8 THE CHARNEL HOUSE

8 THE CHARNEL HOUSE

A Chapter by Peter Rogerson
"

THE CASE OF THE GOLDEN EYEGLASS - 8

"

You mean … all these bones?” stammered Angelina, her face white and horrified.

Bones? There are no bones!” growled Blinky, sweeping the chamber with his blind eyes, “just the playthings of a child's imagination! I would come down here, down the very steps we have just come down, and I would harangue my foe until they screamed for mercy...”

And this mausoleum of death?” asked Royston weakly. “You didn't cause this?”

Blinky was about to reply when a shuffling of footsteps and an officious cough told them that someone new was on the scene. Who else could possibly have a reason to be in this blasted wasteland was beyond Royston's understanding, but clearly someone was there.

Hello, hello, hello,” came a man's voice just behind them, “didn't you read the signs? No admittance!”

What?” blurted Blinky, “I was always allowed down here! As a boy, I mean, years ago … my parents locked me in down here, to play while they went to the pub...”

Locked you in? You poor little sod,” growled the stranger. “But it's not allowed any more so you've got to get out.”

It's horrible,” shivered Angelina, “All those bones, all those poor people... did you kill them, Mr Curmudgeon?”

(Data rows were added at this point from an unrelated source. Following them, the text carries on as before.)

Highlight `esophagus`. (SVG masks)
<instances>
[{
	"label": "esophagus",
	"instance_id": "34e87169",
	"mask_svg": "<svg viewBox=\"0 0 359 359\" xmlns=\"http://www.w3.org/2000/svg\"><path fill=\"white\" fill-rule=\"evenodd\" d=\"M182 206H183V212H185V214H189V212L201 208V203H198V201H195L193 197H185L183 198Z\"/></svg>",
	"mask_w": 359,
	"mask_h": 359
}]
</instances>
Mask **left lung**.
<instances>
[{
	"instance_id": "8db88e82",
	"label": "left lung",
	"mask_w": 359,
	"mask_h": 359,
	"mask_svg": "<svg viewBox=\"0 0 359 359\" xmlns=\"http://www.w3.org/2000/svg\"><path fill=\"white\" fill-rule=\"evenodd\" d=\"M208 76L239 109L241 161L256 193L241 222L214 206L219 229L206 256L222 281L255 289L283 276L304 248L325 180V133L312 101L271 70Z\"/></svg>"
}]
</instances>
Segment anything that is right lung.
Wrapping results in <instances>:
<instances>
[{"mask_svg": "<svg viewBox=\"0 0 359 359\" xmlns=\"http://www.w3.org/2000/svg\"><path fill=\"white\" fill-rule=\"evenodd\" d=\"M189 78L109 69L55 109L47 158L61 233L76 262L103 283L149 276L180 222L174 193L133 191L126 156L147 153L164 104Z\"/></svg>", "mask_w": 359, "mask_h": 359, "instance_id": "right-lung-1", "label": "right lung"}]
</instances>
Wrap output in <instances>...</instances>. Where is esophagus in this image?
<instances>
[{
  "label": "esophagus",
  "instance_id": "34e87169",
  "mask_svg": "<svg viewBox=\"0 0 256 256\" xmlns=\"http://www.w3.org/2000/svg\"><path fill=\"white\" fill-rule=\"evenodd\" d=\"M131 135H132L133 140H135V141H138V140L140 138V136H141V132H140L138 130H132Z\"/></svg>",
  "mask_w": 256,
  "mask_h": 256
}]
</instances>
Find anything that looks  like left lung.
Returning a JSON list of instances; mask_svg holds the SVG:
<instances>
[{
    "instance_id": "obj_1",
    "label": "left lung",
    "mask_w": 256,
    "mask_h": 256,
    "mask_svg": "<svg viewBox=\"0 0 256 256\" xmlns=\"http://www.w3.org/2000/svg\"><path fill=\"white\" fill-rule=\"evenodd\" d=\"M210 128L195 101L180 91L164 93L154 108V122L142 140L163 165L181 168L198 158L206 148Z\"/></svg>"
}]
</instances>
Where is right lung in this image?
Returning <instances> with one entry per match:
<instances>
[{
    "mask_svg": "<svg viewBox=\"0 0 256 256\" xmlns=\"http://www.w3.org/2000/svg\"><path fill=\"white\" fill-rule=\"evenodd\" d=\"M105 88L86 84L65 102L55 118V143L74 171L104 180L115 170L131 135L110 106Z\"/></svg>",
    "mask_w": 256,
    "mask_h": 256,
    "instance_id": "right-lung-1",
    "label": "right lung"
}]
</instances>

The stranger laughed before Blinky could reply. “He'd have to be bloody old if he'd had a hand in the business!” he boomed, “these are the remnants of a mass grave we found quite recently while clearing part of the site, and they've been put here for the experts to write and waffle about!”

Mass grave?” asked Angelina, shivering even more. “What mass grave?”

This castle, miss, was a Civil War stronghold,” said the man, “but first, I've got to get you up these stairs and on the other side of that there door! It shouldn't have been opened, you know, it was supposed to be kept fast shut!”

I want to go back up,” whispered Angelina, “it's horrible down here...”

They turned round, Blinky with some difficulty, slipping and sliding on ancient worn steps that were invisible to his sightless eyes. Eventually they found themselves back in the depressing, blasted world of the moorland landscape with its piles of crumbling stones and weathered arches. Royston looked around him, and shook his head. There was a notice on the door, small, faded ink but forbidding entrance, not the sort of notice that a stranger might be expected to see unless he looked hard for it.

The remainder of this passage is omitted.